▸ Written instruction
Your task is to transcribe all of the records exactly and leave out the pictures.
--- Available data ---
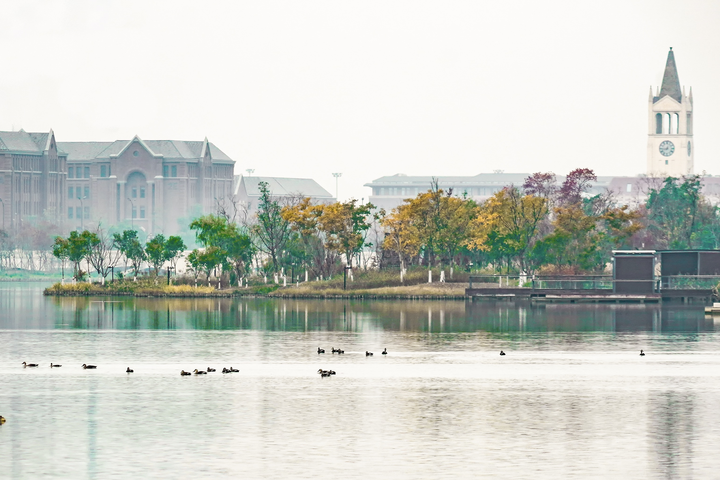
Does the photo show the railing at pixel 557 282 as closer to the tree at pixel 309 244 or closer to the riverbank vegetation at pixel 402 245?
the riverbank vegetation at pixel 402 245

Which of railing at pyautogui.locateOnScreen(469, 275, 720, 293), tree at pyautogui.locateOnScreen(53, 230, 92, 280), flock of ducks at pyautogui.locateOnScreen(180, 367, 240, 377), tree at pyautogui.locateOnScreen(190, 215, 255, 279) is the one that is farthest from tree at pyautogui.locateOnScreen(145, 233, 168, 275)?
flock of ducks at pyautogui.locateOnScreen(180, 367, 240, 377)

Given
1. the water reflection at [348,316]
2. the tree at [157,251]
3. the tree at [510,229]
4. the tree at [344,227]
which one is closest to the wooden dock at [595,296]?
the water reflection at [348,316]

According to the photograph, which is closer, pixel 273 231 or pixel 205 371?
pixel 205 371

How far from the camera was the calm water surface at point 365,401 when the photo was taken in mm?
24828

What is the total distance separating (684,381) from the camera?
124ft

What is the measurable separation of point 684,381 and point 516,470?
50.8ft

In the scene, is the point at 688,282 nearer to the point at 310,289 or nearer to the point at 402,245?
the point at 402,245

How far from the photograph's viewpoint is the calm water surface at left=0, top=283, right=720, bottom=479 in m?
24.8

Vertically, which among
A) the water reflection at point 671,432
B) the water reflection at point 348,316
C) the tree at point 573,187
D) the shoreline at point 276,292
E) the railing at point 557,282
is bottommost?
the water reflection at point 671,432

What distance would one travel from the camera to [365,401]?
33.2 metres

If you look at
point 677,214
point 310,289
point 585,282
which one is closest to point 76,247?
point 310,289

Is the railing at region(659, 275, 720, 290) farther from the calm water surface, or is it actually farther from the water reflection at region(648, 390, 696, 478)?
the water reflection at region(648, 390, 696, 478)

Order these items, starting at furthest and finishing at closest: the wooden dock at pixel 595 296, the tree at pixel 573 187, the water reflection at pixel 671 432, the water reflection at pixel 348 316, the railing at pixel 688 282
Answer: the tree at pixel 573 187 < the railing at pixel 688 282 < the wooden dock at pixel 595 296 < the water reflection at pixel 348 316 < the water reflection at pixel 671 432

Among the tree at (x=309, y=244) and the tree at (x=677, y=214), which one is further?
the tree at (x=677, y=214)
---
▸ Answer in full
Does the photo show the railing at pixel 557 282 as closer to the tree at pixel 309 244 or closer to the riverbank vegetation at pixel 402 245?
the riverbank vegetation at pixel 402 245

Which of railing at pyautogui.locateOnScreen(469, 275, 720, 293), tree at pyautogui.locateOnScreen(53, 230, 92, 280), flock of ducks at pyautogui.locateOnScreen(180, 367, 240, 377), tree at pyautogui.locateOnScreen(190, 215, 255, 279) is the one that is farthest from tree at pyautogui.locateOnScreen(145, 233, 168, 275)?
flock of ducks at pyautogui.locateOnScreen(180, 367, 240, 377)

Given
1. the water reflection at [348,316]
2. the tree at [157,251]
3. the tree at [510,229]
4. the tree at [344,227]
which one is closest to the wooden dock at [595,296]?
the water reflection at [348,316]

According to the photograph, which is closer, pixel 273 231 or pixel 205 371?
pixel 205 371

How far from the camera was the calm water surface at point 365,401 when the photo was taken in mm?
24828

What is the total distance separating (684,381) from the camera?
124ft

What is the measurable separation of point 684,381 and point 516,470?
50.8ft

In the scene, is the point at 688,282 nearer to the point at 310,289 or nearer to the point at 402,245?
the point at 402,245

How far from the photograph's viewpoint is the calm water surface at left=0, top=283, right=720, bottom=479 in m?
24.8

Vertically, which among
A) the water reflection at point 671,432
B) the water reflection at point 348,316
C) the tree at point 573,187
D) the shoreline at point 276,292
E) the railing at point 557,282
is bottommost?
the water reflection at point 671,432

What distance would one travel from the camera to [365,401]?
33.2 metres

If you look at
point 677,214
point 310,289
point 585,282
which one is closest to point 76,247?
point 310,289

Is the railing at region(659, 275, 720, 290) farther from the calm water surface, or is it actually farther from the water reflection at region(648, 390, 696, 478)?
the water reflection at region(648, 390, 696, 478)

Order these items, starting at furthest and finishing at closest: the wooden dock at pixel 595 296, the tree at pixel 573 187, the water reflection at pixel 671 432, the water reflection at pixel 348 316, the railing at pixel 688 282
Answer: the tree at pixel 573 187 < the railing at pixel 688 282 < the wooden dock at pixel 595 296 < the water reflection at pixel 348 316 < the water reflection at pixel 671 432

Among the tree at (x=309, y=244) and the tree at (x=677, y=214), which one is further?
the tree at (x=677, y=214)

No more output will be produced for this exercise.